If your home ISP blocks most/all inbound connection traffic, then there's Remoted API Server:

https://github.com/cubiclesoft/remoted-api-server

That requires a LOT of specialized skills to setup, configure, and use, but it is specifically designed to completely circumvent all firewalls, is arguably a lot more secure compared to port forwarding, and can't be blocked by any existing technologies. I use Remoted API Server every day to successfully circumvent firewalls.

If their systems automatically block your home's dynamic IP address as it scrapes content, then just reset the router at home to get a new IP address. In short, they would have to mass block every IP address at your ISP in your area to stop you, which would immediately get the attention of local media outlets because no one else in the area would be able to access inmate information either. There are always workarounds to network blocks. All efforts to block web scrapers are always an exercise in futility that only annoys people who already know all of the tricks.

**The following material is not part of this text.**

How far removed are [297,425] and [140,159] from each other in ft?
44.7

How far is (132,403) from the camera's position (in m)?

Government entities are far better off providing their entire database in a bulk downloadable format (e.g. nightly ZIP file downloads) to alleviate the strain on their systems instead of attempting to block web scraping and utterly failing in the process.

syltrinket commented 1 year ago

I'm not sure this small convenience for our work is worth the effort, other than to just see if we can defeat their petty little interferences. The DIY approach with my home laptop is probably what I'll try just to see if I can get it to function (VPS is not really in our budget). I don't think Spectrum is blocking inbound connections.

You have provided way more than just a bug response, so thanks again for sharing your knowledge and helping me learn!